**Written task:** Which lines in the records below contain the string "bars"? Copy each of those lines in full.

**Information provided:**
● ● ● ●
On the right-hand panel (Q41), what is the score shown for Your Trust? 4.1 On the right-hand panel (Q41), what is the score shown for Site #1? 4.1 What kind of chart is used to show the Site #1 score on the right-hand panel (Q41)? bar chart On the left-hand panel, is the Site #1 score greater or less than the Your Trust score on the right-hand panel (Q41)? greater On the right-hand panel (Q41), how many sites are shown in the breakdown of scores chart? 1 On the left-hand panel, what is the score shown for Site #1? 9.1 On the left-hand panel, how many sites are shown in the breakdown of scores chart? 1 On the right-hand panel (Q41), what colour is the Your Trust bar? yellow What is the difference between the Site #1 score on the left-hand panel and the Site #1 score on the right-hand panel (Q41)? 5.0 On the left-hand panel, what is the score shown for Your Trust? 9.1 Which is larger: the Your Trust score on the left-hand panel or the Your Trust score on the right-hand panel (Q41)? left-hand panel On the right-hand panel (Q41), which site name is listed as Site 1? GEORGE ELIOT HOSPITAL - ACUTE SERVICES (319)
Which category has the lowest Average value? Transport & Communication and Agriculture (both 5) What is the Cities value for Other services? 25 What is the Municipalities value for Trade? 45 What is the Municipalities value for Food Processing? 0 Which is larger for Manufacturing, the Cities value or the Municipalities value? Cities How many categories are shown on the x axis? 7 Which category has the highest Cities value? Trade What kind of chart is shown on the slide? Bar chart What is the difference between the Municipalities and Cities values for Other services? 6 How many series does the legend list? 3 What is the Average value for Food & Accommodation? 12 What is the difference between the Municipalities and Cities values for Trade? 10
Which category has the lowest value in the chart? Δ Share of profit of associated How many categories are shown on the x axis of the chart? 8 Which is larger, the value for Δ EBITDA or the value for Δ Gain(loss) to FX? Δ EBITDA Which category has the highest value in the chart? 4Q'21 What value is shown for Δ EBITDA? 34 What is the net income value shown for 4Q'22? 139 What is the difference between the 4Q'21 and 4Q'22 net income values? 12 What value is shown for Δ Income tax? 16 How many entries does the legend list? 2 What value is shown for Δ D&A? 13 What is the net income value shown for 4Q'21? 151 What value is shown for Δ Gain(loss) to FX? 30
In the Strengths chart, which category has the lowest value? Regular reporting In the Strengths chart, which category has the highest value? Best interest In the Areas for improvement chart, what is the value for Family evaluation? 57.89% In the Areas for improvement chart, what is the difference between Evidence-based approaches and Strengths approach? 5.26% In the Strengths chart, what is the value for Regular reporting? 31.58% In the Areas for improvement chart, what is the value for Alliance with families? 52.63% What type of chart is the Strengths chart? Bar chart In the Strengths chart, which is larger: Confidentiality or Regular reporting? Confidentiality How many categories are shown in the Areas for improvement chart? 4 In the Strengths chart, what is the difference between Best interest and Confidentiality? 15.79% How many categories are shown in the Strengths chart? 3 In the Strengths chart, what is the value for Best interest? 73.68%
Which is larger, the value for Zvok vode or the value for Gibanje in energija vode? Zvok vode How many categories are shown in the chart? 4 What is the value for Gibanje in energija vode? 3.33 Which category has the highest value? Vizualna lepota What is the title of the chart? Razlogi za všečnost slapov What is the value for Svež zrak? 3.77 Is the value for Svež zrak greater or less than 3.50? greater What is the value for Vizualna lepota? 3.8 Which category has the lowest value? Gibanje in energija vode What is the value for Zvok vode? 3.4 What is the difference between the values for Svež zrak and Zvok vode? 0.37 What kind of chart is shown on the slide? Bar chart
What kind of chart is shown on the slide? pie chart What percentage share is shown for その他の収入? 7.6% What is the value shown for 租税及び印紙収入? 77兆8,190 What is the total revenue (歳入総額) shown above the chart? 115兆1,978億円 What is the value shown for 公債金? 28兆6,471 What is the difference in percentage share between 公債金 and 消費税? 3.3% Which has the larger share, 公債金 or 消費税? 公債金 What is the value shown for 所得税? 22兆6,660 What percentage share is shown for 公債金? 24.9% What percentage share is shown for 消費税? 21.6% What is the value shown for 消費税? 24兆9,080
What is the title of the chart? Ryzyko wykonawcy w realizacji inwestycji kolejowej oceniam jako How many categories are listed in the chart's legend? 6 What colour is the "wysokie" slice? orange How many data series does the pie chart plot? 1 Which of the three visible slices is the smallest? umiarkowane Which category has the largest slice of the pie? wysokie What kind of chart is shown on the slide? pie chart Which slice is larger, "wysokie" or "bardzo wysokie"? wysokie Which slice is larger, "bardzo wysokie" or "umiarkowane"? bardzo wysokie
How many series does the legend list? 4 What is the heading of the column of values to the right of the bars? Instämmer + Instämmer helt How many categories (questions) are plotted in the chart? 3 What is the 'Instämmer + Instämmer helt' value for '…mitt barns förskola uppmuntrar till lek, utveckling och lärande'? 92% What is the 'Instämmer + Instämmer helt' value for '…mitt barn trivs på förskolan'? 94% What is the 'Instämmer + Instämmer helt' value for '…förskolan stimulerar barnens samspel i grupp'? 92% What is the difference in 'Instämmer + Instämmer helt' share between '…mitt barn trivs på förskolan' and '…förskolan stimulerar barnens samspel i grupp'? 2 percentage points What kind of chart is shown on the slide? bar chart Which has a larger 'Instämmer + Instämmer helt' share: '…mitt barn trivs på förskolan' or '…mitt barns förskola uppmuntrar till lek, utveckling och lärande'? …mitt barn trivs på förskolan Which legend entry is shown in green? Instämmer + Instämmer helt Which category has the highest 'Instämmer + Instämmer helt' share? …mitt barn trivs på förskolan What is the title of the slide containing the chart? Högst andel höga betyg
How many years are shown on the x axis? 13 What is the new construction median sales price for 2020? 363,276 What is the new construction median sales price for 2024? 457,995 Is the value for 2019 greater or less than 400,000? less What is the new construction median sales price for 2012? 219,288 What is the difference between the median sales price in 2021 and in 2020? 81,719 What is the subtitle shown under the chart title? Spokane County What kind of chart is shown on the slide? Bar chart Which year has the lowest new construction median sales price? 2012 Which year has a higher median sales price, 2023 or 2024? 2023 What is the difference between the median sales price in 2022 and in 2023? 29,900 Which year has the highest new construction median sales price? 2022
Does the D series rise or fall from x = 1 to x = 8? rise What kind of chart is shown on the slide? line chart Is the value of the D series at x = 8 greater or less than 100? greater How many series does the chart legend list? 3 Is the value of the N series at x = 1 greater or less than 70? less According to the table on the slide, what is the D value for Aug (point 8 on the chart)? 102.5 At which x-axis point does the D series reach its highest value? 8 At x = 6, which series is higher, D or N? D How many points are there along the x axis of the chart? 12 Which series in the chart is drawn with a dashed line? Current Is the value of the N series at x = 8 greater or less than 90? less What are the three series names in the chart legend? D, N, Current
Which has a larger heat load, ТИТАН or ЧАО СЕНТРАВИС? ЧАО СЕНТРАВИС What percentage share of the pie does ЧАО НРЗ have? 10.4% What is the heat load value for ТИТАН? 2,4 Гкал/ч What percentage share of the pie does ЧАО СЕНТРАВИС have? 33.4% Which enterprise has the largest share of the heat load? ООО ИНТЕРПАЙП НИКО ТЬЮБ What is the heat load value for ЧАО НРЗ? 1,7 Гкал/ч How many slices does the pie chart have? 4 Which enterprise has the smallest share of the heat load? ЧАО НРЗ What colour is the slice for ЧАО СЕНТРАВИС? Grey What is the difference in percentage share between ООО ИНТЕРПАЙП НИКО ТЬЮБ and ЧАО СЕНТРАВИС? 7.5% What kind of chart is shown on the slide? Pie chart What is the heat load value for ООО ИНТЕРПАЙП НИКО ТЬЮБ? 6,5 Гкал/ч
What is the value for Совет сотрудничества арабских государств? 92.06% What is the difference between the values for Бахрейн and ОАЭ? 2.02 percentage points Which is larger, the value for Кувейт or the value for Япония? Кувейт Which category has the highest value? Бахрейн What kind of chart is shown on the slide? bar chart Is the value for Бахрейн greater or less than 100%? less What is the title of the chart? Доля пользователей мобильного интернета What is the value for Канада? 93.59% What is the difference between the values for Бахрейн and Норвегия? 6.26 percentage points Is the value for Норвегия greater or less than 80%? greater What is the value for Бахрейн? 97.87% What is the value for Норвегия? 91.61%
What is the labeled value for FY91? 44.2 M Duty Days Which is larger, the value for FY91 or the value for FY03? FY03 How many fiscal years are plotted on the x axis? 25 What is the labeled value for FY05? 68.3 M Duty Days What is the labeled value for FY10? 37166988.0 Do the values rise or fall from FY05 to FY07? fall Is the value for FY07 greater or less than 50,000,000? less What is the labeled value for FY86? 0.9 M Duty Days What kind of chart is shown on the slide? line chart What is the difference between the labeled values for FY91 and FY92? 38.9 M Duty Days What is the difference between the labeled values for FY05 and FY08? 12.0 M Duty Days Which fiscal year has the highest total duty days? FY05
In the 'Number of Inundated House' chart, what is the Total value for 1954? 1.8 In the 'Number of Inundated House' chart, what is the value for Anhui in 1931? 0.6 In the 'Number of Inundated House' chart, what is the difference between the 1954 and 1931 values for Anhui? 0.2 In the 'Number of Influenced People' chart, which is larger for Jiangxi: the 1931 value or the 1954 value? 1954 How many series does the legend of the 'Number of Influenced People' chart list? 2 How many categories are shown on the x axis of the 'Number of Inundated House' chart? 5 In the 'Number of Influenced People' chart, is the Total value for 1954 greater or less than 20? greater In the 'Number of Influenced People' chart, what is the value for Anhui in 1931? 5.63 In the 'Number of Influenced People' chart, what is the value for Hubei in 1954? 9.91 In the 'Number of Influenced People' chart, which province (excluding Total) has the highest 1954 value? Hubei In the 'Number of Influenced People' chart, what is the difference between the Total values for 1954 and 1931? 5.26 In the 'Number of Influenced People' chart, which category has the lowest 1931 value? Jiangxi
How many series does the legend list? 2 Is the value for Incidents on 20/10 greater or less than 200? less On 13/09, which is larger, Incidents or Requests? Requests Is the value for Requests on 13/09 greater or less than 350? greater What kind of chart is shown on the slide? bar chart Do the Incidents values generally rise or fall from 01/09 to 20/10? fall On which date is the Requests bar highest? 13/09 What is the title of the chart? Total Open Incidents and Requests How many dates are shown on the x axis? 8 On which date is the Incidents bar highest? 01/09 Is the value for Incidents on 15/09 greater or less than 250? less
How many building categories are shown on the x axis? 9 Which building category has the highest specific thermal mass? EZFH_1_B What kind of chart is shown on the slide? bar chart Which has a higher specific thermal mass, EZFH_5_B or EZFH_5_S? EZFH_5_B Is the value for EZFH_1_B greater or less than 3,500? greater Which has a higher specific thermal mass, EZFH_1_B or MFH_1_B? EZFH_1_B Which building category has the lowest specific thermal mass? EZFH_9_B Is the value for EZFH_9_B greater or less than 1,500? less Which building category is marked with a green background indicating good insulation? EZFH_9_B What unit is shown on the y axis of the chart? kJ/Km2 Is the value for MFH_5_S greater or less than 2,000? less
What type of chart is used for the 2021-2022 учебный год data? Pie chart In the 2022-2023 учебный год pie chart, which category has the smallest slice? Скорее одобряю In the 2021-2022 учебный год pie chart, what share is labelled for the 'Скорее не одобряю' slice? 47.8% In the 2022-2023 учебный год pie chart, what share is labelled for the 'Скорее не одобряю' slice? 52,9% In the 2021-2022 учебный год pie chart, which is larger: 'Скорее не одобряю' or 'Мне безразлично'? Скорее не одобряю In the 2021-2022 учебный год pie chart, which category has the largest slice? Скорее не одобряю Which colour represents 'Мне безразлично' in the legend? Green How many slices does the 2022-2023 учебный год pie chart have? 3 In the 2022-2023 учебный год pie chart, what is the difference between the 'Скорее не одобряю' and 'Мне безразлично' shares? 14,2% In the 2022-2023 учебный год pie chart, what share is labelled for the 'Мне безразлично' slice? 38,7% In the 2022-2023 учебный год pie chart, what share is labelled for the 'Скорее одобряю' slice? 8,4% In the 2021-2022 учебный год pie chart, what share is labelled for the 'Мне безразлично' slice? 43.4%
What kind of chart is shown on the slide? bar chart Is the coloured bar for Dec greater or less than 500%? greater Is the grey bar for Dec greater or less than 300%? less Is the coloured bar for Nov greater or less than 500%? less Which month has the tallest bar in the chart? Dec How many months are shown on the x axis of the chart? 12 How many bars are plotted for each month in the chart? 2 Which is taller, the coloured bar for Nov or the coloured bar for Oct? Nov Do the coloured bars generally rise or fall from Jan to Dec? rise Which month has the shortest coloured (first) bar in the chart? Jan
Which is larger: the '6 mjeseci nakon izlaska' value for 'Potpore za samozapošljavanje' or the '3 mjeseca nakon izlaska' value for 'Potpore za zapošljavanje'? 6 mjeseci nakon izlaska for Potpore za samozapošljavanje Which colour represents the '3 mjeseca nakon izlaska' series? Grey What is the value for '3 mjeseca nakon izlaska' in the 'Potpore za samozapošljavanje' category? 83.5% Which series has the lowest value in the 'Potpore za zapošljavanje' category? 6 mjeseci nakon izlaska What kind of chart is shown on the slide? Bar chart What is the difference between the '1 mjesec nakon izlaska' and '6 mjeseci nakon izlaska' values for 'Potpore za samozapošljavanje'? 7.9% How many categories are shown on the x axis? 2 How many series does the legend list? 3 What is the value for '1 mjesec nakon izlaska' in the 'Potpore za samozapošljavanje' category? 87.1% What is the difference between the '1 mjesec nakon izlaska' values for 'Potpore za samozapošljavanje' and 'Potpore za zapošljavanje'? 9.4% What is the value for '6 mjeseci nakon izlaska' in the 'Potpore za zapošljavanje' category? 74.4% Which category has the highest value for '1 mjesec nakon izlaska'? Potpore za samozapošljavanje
● ● ● ●
**Answer to the exercise:**
How many series does the legend list? 4 What is the heading of the column of values to the right of the bars? Instämmer + Instämmer helt How many categories (questions) are plotted in the chart? 3 What is the 'Instämmer + Instämmer helt' value for '…mitt barns förskola uppmuntrar till lek, utveckling och lärande'? 92% What is the 'Instämmer + Instämmer helt' value for '…mitt barn trivs på förskolan'? 94% What is the 'Instämmer + Instämmer helt' value for '…förskolan stimulerar barnens samspel i grupp'? 92% What is the difference in 'Instämmer + Instämmer helt' share between '…mitt barn trivs på förskolan' and '…förskolan stimulerar barnens samspel i grupp'? 2 percentage points What kind of chart is shown on the slide? bar chart Which has a larger 'Instämmer + Instämmer helt' share: '…mitt barn trivs på förskolan' or '…mitt barns förskola uppmuntrar till lek, utveckling och lärande'? …mitt barn trivs på förskolan Which legend entry is shown in green? Instämmer + Instämmer helt Which category has the highest 'Instämmer + Instämmer helt' share? …mitt barn trivs på förskolan What is the title of the slide containing the chart? Högst andel höga betyg
What kind of chart is shown on the slide? bar chart Is the coloured bar for Dec greater or less than 500%? greater Is the grey bar for Dec greater or less than 300%? less Is the coloured bar for Nov greater or less than 500%? less Which month has the tallest bar in the chart? Dec How many months are shown on the x axis of the chart? 12 How many bars are plotted for each month in the chart? 2 Which is taller, the coloured bar for Nov or the coloured bar for Oct? Nov Do the coloured bars generally rise or fall from Jan to Dec? rise Which month has the shortest coloured (first) bar in the chart? Jan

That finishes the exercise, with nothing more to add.